>> start The data
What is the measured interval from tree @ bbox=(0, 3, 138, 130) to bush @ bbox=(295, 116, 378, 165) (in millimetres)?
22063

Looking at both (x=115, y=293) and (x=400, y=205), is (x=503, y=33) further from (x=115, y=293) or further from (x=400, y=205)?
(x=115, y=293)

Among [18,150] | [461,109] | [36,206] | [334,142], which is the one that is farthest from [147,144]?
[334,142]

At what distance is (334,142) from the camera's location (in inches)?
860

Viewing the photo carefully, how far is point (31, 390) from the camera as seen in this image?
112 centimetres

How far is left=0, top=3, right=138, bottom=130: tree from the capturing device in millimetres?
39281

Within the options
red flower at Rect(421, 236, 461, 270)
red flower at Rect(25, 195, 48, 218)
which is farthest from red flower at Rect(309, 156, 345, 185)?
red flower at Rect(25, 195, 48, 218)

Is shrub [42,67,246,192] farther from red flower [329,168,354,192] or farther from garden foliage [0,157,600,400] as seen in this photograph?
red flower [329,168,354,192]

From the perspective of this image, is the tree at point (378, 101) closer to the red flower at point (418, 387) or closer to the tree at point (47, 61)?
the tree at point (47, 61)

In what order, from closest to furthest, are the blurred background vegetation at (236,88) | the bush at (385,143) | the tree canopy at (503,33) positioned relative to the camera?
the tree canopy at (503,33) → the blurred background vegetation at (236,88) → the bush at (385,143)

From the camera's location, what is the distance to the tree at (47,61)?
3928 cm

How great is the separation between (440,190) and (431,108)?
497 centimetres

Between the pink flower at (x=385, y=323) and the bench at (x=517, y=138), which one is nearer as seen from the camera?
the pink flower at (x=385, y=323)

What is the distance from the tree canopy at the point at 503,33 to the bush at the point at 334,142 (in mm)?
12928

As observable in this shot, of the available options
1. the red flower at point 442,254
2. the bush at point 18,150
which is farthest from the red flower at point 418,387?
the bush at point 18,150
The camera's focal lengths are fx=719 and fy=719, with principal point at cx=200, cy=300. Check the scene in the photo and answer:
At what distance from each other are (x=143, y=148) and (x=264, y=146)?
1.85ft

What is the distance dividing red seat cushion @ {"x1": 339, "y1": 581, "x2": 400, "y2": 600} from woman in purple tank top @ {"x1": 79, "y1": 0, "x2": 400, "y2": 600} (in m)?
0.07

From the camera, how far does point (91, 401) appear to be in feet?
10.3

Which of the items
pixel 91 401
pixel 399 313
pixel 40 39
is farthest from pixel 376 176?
>> end The data
Brief: Give an exact repetition of all the material.

Written reply:
What is the measured interval from tree @ bbox=(0, 3, 138, 130) to bush @ bbox=(295, 116, 378, 165) (in millimetres)?
22063

Looking at both (x=115, y=293) and (x=400, y=205), is (x=503, y=33) further from (x=115, y=293) or further from (x=400, y=205)?
(x=115, y=293)

Among [18,150] | [461,109] | [36,206] | [334,142], which is the one that is farthest from [147,144]?
[334,142]

At what distance is (334,142) from the camera's location (in inches)?
860

Viewing the photo carefully, how far is point (31, 390) from the camera as seen in this image?
112 centimetres

How far is left=0, top=3, right=138, bottom=130: tree from the capturing device in millimetres?
39281

Within the options
red flower at Rect(421, 236, 461, 270)
red flower at Rect(25, 195, 48, 218)
which is farthest from red flower at Rect(309, 156, 345, 185)?
red flower at Rect(25, 195, 48, 218)

Is shrub [42,67,246,192] farther from red flower [329,168,354,192] or farther from garden foliage [0,157,600,400] as seen in this photograph?
red flower [329,168,354,192]

From the perspective of this image, is the tree at point (378, 101) closer to the red flower at point (418, 387) or closer to the tree at point (47, 61)?
the tree at point (47, 61)

In what order, from closest to furthest, are the blurred background vegetation at (236,88) | the bush at (385,143) | the tree canopy at (503,33) positioned relative to the camera?
the tree canopy at (503,33) → the blurred background vegetation at (236,88) → the bush at (385,143)

From the camera's location, what is the distance to the tree at (47,61)?
3928 cm

How great is the separation between (440,190) and (431,108)?
497 centimetres

Between the pink flower at (x=385, y=323) and the bench at (x=517, y=138), which one is nearer as seen from the camera?
the pink flower at (x=385, y=323)

What is the distance from the tree canopy at the point at 503,33 to the bush at the point at 334,142 (in mm)?
12928

As observable in this shot, of the available options
1. the red flower at point 442,254
2. the bush at point 18,150
which is farthest from the red flower at point 418,387?
the bush at point 18,150
The camera's focal lengths are fx=719 and fy=719, with principal point at cx=200, cy=300. Check the scene in the photo and answer:
At what distance from each other are (x=143, y=148) and (x=264, y=146)?
1.85ft

What is the distance dividing red seat cushion @ {"x1": 339, "y1": 581, "x2": 400, "y2": 600} from woman in purple tank top @ {"x1": 79, "y1": 0, "x2": 400, "y2": 600} (in m)?
0.07

From the camera, how far does point (91, 401) appear to be in feet?
10.3

Which of the items
pixel 91 401
pixel 399 313
pixel 40 39
is farthest from pixel 376 176?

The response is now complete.